Don’t ask, don’t tell

School employees’ fear of retribution means they have to keep mum — unless a new law changes that

Three years ago, James Hope — fourth-grade teacher, husband, father of two — posted five questions from the Gwinnett County School District’s Gateway exam on the Internet. His contribution to the Concerned Parents of Georgia website was anonymous, but when he was later questioned by school district officials he says he immediately ‘fessed up.

Hope didn’t think it was such a big deal.

His original post, still on COPG’s site, included these gems from the Gateway exam:

Science Question: Which of these material [sic] is [sic] synthetic? a) wool b) wood c) nylon d) cotton

Guess what? The word synthetic is not mentioned in any fourth-grade science book. How is this fair??


“I was just telling the public how poorly worded the test was, and that’s why the passing score is so low,” he says. “I never met a teacher that didn’t despise this test. But they’re all quiet about it.”

After three years of media scrutiny and legal battles, Hope now knows why teachers were so hush-hush.

District officials and the state Professional Standards Commission came down on Hope like an anvil. The commission, which licenses teachers, revoked Hope’s teaching certificate. And he says school police threatened him with jail time.

Bernie Kirkland, spokeswoman for the Gwinnett School Superintendent’s Office, describes Hope not as a whistleblower but as an employee who violated district policy regarding the confidentiality of Gateway test questions.

PSC officials didn’t return Creative Loafing’s calls.

Members of the Georgia Association of Educators say horror stories like Hope’s discourage teachers from speaking out against school policy or their superiors. Teachers are too fearful of retribution to report problems at school, even if reporting them is in the students’ best interest, according to GAE spokesman Bob Cripps.

Hoping to change that, the association is lobbying for legislation called the Whistleblowers’ Protection Act for Public School Employees. The law would shelter teachers from retaliation, allowing them to more easily bring to light misbehaving school officials and bad policy.

The legislation could mean that next year, the list of “unsafe” schools released by the Georgia Department of Education might actually have a few names on it. Despite scandals surrounding Gwinnett County Public Schools’ failure to accurately report disciplinary incidents, not a single Georgia school was deemed unsafe this year, according to an Aug. 1 report from the DOE.

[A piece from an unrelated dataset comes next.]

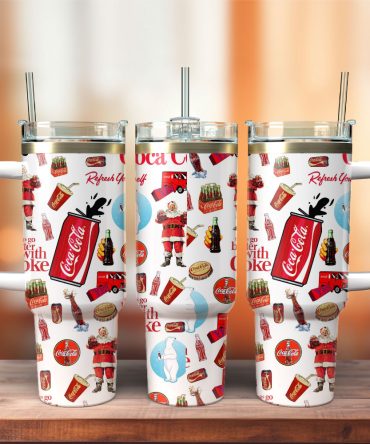 Coca Cola Drinks Custom Stanley Quencher 40Oz Stainless Steel Tumbler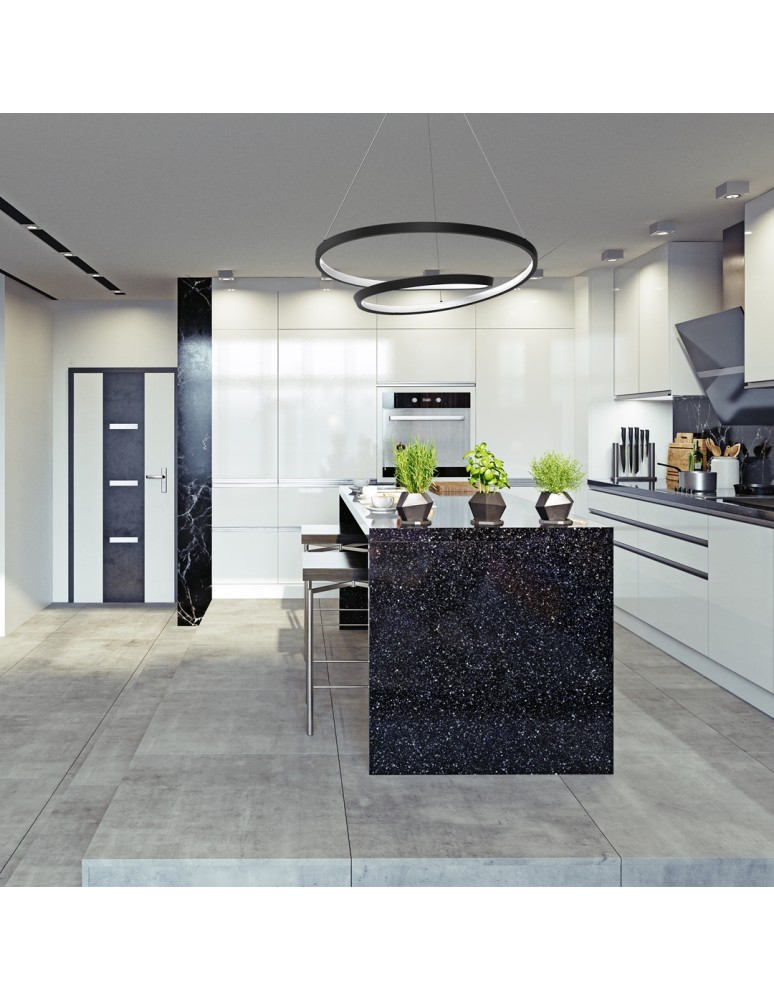 LED pendant lamps - Milagro LUCERO BLACK 48W LED pendant lamp ML7948 - product kolory-swiatla.pl 8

The legislation could also empower teachers to report inaccuracies or problems with the standardized tests that now put schools on probation — with punishments including students’ mandatory transfers to better-performing schools if parents request them.

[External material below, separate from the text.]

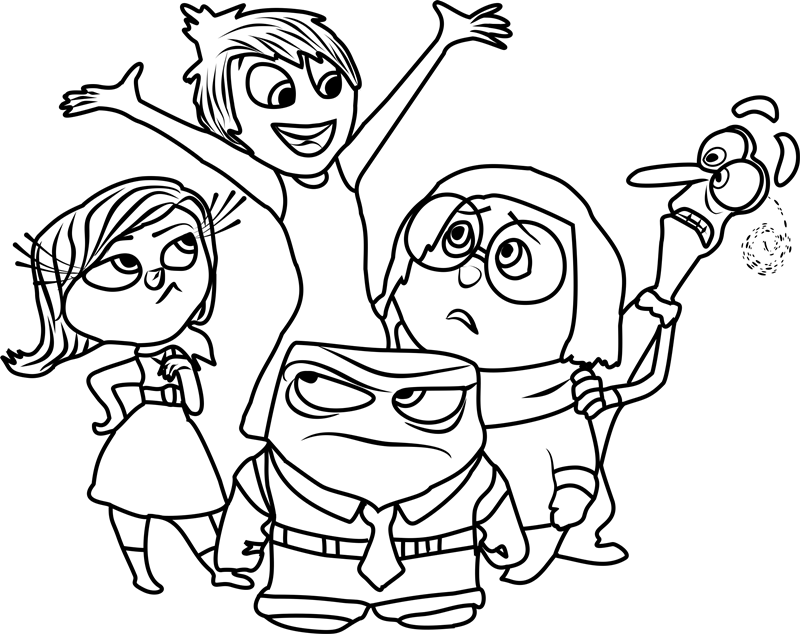 Inside Out Team Coloring Game Inside Out Team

During the last legislative session, the whistleblowers’ bill unanimously passed the Senate but hit a wall in the House Rules Committee, where superintendents and school board members lobbied against it.

“I just don’t think there is a need for this type of legislation,” says Kirkland. “Because there is no reprisal against speaking out here.”

Herb Garrett, who heads the Georgia School Superintendents Association, says he will continue to fight the bill. “We are adamantly opposed to the legislation and worked as hard as we could to be sure it was held up [in the Rules Committee],” he says. “It goes far, far beyond the title of the bill.”

Garrett says his problem with the bill is that it forces whistleblower cases to go directly to the courts, rather than letting the school board or the PSC try to settle the dispute first.

He takes issue with the possibility that school employees who win their cases could be compensated with a sum three times their salaries, as well as with punitive damages. That could get expensive, he points out.

Teachers gearing up for the bill’s resurrection, however, are less concerned with cost than with putting an end to scenarios like Hope’s.

Hope says he had appealed to both the school board and PSC to get his teaching license back. But they wouldn’t budge. He says that if he’d accepted their ruling, he would have lost his career for an action the Constitution says he had every right to take.

Sen. Rene Kemp, D-Hinesville, who sponsored the bill, says reprisals like the one against Hope is common. He says he has a file full of complaints from teachers who’ve been intimidated by superiors for simply trying to do the right thing.

“I would be intimidated if I was a single mother with three children,” Kemp says. “So [teachers] just go on with the status quo.”

He says he’ll continue in the next session to fight for his bill to become law.